Dataset entries
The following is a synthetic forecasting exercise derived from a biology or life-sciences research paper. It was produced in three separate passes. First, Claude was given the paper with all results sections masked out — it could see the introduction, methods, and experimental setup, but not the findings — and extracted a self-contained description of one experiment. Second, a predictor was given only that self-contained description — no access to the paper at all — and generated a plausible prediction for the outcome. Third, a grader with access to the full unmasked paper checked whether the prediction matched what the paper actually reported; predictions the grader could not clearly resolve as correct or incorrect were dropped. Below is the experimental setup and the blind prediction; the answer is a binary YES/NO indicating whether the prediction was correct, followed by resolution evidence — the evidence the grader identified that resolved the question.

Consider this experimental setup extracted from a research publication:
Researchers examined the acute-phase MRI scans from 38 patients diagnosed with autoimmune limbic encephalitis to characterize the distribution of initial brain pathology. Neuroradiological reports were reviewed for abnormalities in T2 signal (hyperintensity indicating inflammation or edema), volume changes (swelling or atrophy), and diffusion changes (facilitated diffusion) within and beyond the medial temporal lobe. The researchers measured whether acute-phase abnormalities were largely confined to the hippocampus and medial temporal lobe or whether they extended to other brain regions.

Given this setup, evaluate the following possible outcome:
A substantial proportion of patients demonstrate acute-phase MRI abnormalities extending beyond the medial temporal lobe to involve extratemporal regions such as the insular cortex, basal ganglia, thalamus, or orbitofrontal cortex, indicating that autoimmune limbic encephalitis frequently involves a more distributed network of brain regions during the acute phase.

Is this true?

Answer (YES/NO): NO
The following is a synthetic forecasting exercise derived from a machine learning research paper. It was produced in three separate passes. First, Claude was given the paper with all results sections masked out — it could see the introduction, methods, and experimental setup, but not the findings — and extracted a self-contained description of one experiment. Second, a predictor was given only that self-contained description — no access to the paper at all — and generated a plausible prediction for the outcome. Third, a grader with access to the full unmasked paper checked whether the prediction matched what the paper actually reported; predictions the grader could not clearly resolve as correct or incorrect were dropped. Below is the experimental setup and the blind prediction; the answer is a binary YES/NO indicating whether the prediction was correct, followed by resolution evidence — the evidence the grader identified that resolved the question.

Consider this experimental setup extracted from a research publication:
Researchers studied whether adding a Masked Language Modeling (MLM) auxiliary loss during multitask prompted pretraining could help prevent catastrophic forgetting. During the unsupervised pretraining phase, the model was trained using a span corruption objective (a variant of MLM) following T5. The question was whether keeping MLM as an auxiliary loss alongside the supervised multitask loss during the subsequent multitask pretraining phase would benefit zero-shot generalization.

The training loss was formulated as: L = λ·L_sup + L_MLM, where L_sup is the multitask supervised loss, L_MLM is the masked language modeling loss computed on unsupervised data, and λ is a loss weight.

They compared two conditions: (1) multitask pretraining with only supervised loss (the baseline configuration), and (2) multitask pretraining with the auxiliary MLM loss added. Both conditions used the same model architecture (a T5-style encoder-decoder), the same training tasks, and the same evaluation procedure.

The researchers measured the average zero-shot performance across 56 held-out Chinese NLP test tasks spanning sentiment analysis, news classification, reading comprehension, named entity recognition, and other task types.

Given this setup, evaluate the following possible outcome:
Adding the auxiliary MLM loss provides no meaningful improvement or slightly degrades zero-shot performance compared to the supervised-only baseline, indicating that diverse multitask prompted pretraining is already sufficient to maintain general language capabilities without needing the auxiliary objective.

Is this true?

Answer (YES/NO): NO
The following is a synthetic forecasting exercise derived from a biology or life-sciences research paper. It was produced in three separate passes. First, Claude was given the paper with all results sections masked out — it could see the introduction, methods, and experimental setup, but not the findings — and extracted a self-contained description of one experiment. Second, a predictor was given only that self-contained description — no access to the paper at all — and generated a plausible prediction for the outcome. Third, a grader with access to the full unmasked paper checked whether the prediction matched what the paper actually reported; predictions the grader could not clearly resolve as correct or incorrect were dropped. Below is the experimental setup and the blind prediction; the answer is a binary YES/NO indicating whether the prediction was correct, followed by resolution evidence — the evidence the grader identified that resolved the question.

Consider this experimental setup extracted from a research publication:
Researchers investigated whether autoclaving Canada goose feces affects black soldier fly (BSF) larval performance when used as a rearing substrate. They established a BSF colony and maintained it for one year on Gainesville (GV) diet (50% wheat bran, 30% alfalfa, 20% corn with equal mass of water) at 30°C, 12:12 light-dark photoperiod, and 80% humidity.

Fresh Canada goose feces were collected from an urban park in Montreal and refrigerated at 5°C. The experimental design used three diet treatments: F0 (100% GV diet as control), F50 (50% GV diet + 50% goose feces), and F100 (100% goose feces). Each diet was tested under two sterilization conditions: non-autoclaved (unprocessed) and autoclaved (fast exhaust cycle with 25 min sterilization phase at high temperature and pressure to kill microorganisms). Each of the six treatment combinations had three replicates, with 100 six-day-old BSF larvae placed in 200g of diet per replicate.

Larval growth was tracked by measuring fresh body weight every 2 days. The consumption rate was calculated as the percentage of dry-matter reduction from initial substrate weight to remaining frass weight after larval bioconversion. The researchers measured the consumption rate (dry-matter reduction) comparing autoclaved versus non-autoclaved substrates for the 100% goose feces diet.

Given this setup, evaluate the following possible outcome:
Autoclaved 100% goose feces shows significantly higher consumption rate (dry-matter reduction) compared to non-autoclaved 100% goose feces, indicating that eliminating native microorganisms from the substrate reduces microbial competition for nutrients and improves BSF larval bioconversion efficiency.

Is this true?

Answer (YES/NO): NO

## EXERCISE PROMPT:
All of the data above should be transcribed exactly.

## OUTPUT:
The following is a synthetic forecasting exercise derived from a biology or life-sciences research paper. It was produced in three separate passes. First, Claude was given the paper with all results sections masked out — it could see the introduction, methods, and experimental setup, but not the findings — and extracted a self-contained description of one experiment. Second, a predictor was given only that self-contained description — no access to the paper at all — and generated a plausible prediction for the outcome. Third, a grader with access to the full unmasked paper checked whether the prediction matched what the paper actually reported; predictions the grader could not clearly resolve as correct or incorrect were dropped. Below is the experimental setup and the blind prediction; the answer is a binary YES/NO indicating whether the prediction was correct, followed by resolution evidence — the evidence the grader identified that resolved the question.

Consider this experimental setup extracted from a research publication:
Researchers examined the acute-phase MRI scans from 38 patients diagnosed with autoimmune limbic encephalitis to characterize the distribution of initial brain pathology. Neuroradiological reports were reviewed for abnormalities in T2 signal (hyperintensity indicating inflammation or edema), volume changes (swelling or atrophy), and diffusion changes (facilitated diffusion) within and beyond the medial temporal lobe. The researchers measured whether acute-phase abnormalities were largely confined to the hippocampus and medial temporal lobe or whether they extended to other brain regions.

Given this setup, evaluate the following possible outcome:
A substantial proportion of patients demonstrate acute-phase MRI abnormalities extending beyond the medial temporal lobe to involve extratemporal regions such as the insular cortex, basal ganglia, thalamus, or orbitofrontal cortex, indicating that autoimmune limbic encephalitis frequently involves a more distributed network of brain regions during the acute phase.

Is this true?

Answer (YES/NO): NO
The following is a synthetic forecasting exercise derived from a machine learning research paper. It was produced in three separate passes. First, Claude was given the paper with all results sections masked out — it could see the introduction, methods, and experimental setup, but not the findings — and extracted a self-contained description of one experiment. Second, a predictor was given only that self-contained description — no access to the paper at all — and generated a plausible prediction for the outcome. Third, a grader with access to the full unmasked paper checked whether the prediction matched what the paper actually reported; predictions the grader could not clearly resolve as correct or incorrect were dropped. Below is the experimental setup and the blind prediction; the answer is a binary YES/NO indicating whether the prediction was correct, followed by resolution evidence — the evidence the grader identified that resolved the question.

Consider this experimental setup extracted from a research publication:
Researchers studied whether adding a Masked Language Modeling (MLM) auxiliary loss during multitask prompted pretraining could help prevent catastrophic forgetting. During the unsupervised pretraining phase, the model was trained using a span corruption objective (a variant of MLM) following T5. The question was whether keeping MLM as an auxiliary loss alongside the supervised multitask loss during the subsequent multitask pretraining phase would benefit zero-shot generalization.

The training loss was formulated as: L = λ·L_sup + L_MLM, where L_sup is the multitask supervised loss, L_MLM is the masked language modeling loss computed on unsupervised data, and λ is a loss weight.

They compared two conditions: (1) multitask pretraining with only supervised loss (the baseline configuration), and (2) multitask pretraining with the auxiliary MLM loss added. Both conditions used the same model architecture (a T5-style encoder-decoder), the same training tasks, and the same evaluation procedure.

The researchers measured the average zero-shot performance across 56 held-out Chinese NLP test tasks spanning sentiment analysis, news classification, reading comprehension, named entity recognition, and other task types.

Given this setup, evaluate the following possible outcome:
Adding the auxiliary MLM loss provides no meaningful improvement or slightly degrades zero-shot performance compared to the supervised-only baseline, indicating that diverse multitask prompted pretraining is already sufficient to maintain general language capabilities without needing the auxiliary objective.

Is this true?

Answer (YES/NO): NO
The following is a synthetic forecasting exercise derived from a biology or life-sciences research paper. It was produced in three separate passes. First, Claude was given the paper with all results sections masked out — it could see the introduction, methods, and experimental setup, but not the findings — and extracted a self-contained description of one experiment. Second, a predictor was given only that self-contained description — no access to the paper at all — and generated a plausible prediction for the outcome. Third, a grader with access to the full unmasked paper checked whether the prediction matched what the paper actually reported; predictions the grader could not clearly resolve as correct or incorrect were dropped. Below is the experimental setup and the blind prediction; the answer is a binary YES/NO indicating whether the prediction was correct, followed by resolution evidence — the evidence the grader identified that resolved the question.

Consider this experimental setup extracted from a research publication:
Researchers investigated whether autoclaving Canada goose feces affects black soldier fly (BSF) larval performance when used as a rearing substrate. They established a BSF colony and maintained it for one year on Gainesville (GV) diet (50% wheat bran, 30% alfalfa, 20% corn with equal mass of water) at 30°C, 12:12 light-dark photoperiod, and 80% humidity.

Fresh Canada goose feces were collected from an urban park in Montreal and refrigerated at 5°C. The experimental design used three diet treatments: F0 (100% GV diet as control), F50 (50% GV diet + 50% goose feces), and F100 (100% goose feces). Each diet was tested under two sterilization conditions: non-autoclaved (unprocessed) and autoclaved (fast exhaust cycle with 25 min sterilization phase at high temperature and pressure to kill microorganisms). Each of the six treatment combinations had three replicates, with 100 six-day-old BSF larvae placed in 200g of diet per replicate.

Larval growth was tracked by measuring fresh body weight every 2 days. The consumption rate was calculated as the percentage of dry-matter reduction from initial substrate weight to remaining frass weight after larval bioconversion. The researchers measured the consumption rate (dry-matter reduction) comparing autoclaved versus non-autoclaved substrates for the 100% goose feces diet.

Given this setup, evaluate the following possible outcome:
Autoclaved 100% goose feces shows significantly higher consumption rate (dry-matter reduction) compared to non-autoclaved 100% goose feces, indicating that eliminating native microorganisms from the substrate reduces microbial competition for nutrients and improves BSF larval bioconversion efficiency.

Is this true?

Answer (YES/NO): NO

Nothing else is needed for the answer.